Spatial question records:
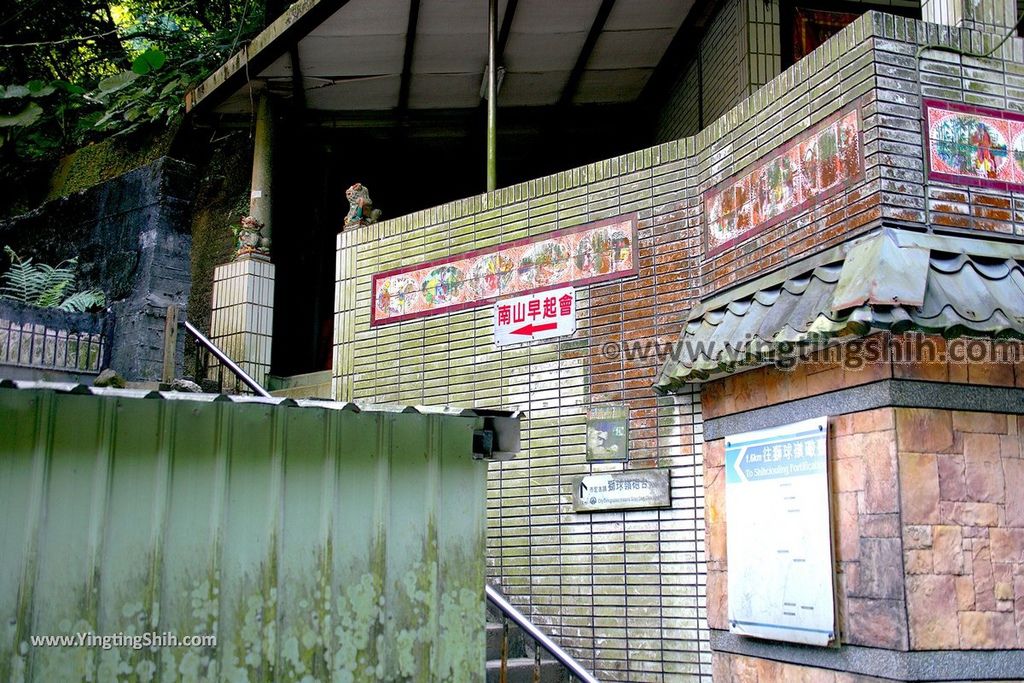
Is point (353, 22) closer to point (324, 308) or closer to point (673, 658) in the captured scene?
point (324, 308)

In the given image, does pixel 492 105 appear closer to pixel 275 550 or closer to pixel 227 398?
pixel 227 398

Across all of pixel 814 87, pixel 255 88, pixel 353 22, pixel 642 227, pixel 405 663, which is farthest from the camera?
pixel 255 88

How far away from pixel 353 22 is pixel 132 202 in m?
3.38

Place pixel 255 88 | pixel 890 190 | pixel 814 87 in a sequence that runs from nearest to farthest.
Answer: pixel 890 190 < pixel 814 87 < pixel 255 88

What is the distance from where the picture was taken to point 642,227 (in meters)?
8.34

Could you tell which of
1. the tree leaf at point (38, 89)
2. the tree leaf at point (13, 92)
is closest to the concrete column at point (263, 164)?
the tree leaf at point (38, 89)

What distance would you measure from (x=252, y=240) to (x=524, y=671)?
6459 millimetres

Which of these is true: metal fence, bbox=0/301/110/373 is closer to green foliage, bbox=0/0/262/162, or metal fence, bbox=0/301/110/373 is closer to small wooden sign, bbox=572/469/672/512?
small wooden sign, bbox=572/469/672/512

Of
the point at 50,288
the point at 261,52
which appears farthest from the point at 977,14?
the point at 50,288

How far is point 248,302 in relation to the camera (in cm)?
1133

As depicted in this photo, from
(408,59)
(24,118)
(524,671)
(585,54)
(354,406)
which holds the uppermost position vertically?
(24,118)

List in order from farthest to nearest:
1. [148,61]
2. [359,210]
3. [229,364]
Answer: [148,61] < [359,210] < [229,364]

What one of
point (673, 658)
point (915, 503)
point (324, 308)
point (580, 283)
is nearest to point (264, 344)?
point (324, 308)

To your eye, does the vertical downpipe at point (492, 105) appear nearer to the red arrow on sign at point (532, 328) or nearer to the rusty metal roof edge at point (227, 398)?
the red arrow on sign at point (532, 328)
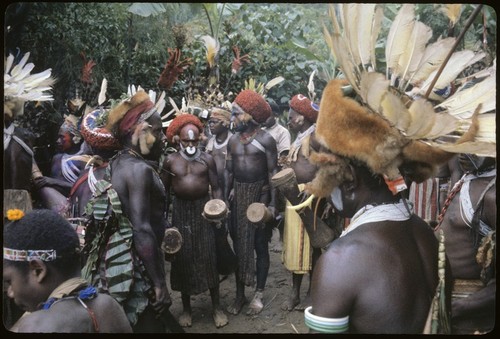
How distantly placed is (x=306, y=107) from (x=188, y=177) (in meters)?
1.73

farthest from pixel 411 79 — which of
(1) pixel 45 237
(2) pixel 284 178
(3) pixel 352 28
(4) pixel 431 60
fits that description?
(2) pixel 284 178

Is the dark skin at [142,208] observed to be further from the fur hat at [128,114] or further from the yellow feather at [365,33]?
the yellow feather at [365,33]

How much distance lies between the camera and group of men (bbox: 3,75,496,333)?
1.99 metres

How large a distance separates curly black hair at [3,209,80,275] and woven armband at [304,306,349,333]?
1021mm

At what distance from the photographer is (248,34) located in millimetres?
7867

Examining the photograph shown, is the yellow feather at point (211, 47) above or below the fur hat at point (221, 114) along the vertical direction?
above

(Goal): Do not include images; quote all of the entries above exactly.

(Task output):
Is point (353, 22) closer to point (324, 308) or closer to point (673, 658) in the captured scene?
point (324, 308)

In the given image, does pixel 492 105 appear closer to pixel 275 550 or closer to pixel 227 398?
pixel 227 398

Across all of pixel 814 87, pixel 255 88, pixel 353 22, pixel 642 227, pixel 405 663, which is farthest from the camera?
pixel 255 88

How far away from pixel 353 22 is pixel 132 202 in m?
3.38

Place pixel 255 88 | pixel 890 190 | pixel 814 87 in a sequence that runs from nearest to farthest.
Answer: pixel 890 190 < pixel 814 87 < pixel 255 88

What is the distance from where the picture was taken to point 642,227 (in meters)?
8.34

Could you tell which of
1. the tree leaf at point (38, 89)
2. the tree leaf at point (13, 92)
is closest to the concrete column at point (263, 164)?
the tree leaf at point (38, 89)

What distance would you measure from (x=252, y=240) to (x=524, y=671)?
6459 millimetres

Which of these is true: metal fence, bbox=0/301/110/373 is closer to green foliage, bbox=0/0/262/162, or metal fence, bbox=0/301/110/373 is closer to small wooden sign, bbox=572/469/672/512?
small wooden sign, bbox=572/469/672/512

Of
the point at 50,288
the point at 261,52
which appears farthest from the point at 977,14?
the point at 50,288

How far is point 248,302 in relation to the camera (in cm)?
1133

As depicted in this photo, from
(408,59)
(24,118)
(524,671)
(585,54)
(354,406)
which holds the uppermost position vertically?
(24,118)

List in order from farthest to nearest:
1. [148,61]
2. [359,210]
3. [229,364]
Answer: [148,61] < [359,210] < [229,364]

What one of
point (673, 658)
point (915, 503)
point (324, 308)
point (580, 283)
is nearest to point (264, 344)?
point (324, 308)

To your eye, does the vertical downpipe at point (492, 105) appear nearer to the red arrow on sign at point (532, 328) or nearer to the rusty metal roof edge at point (227, 398)?
the red arrow on sign at point (532, 328)
How distantly placed is (x=306, y=107) from (x=188, y=177) (in meters)?
1.73

farthest from pixel 411 79 — which of
(1) pixel 45 237
(2) pixel 284 178
(3) pixel 352 28
(4) pixel 431 60
fits that description?
(2) pixel 284 178

Is the dark skin at [142,208] observed to be further from the fur hat at [128,114] or further from the yellow feather at [365,33]?
the yellow feather at [365,33]

How much distance lies between the camera and group of men (bbox: 3,75,496,333)?
1.99 metres

How large a distance separates curly black hair at [3,209,80,275] and woven armband at [304,306,349,333]?
1021mm

At what distance from the photographer is (248,34) located in millimetres?
7867

Examining the photograph shown, is the yellow feather at point (211, 47) above or below the fur hat at point (221, 114) along the vertical direction?
above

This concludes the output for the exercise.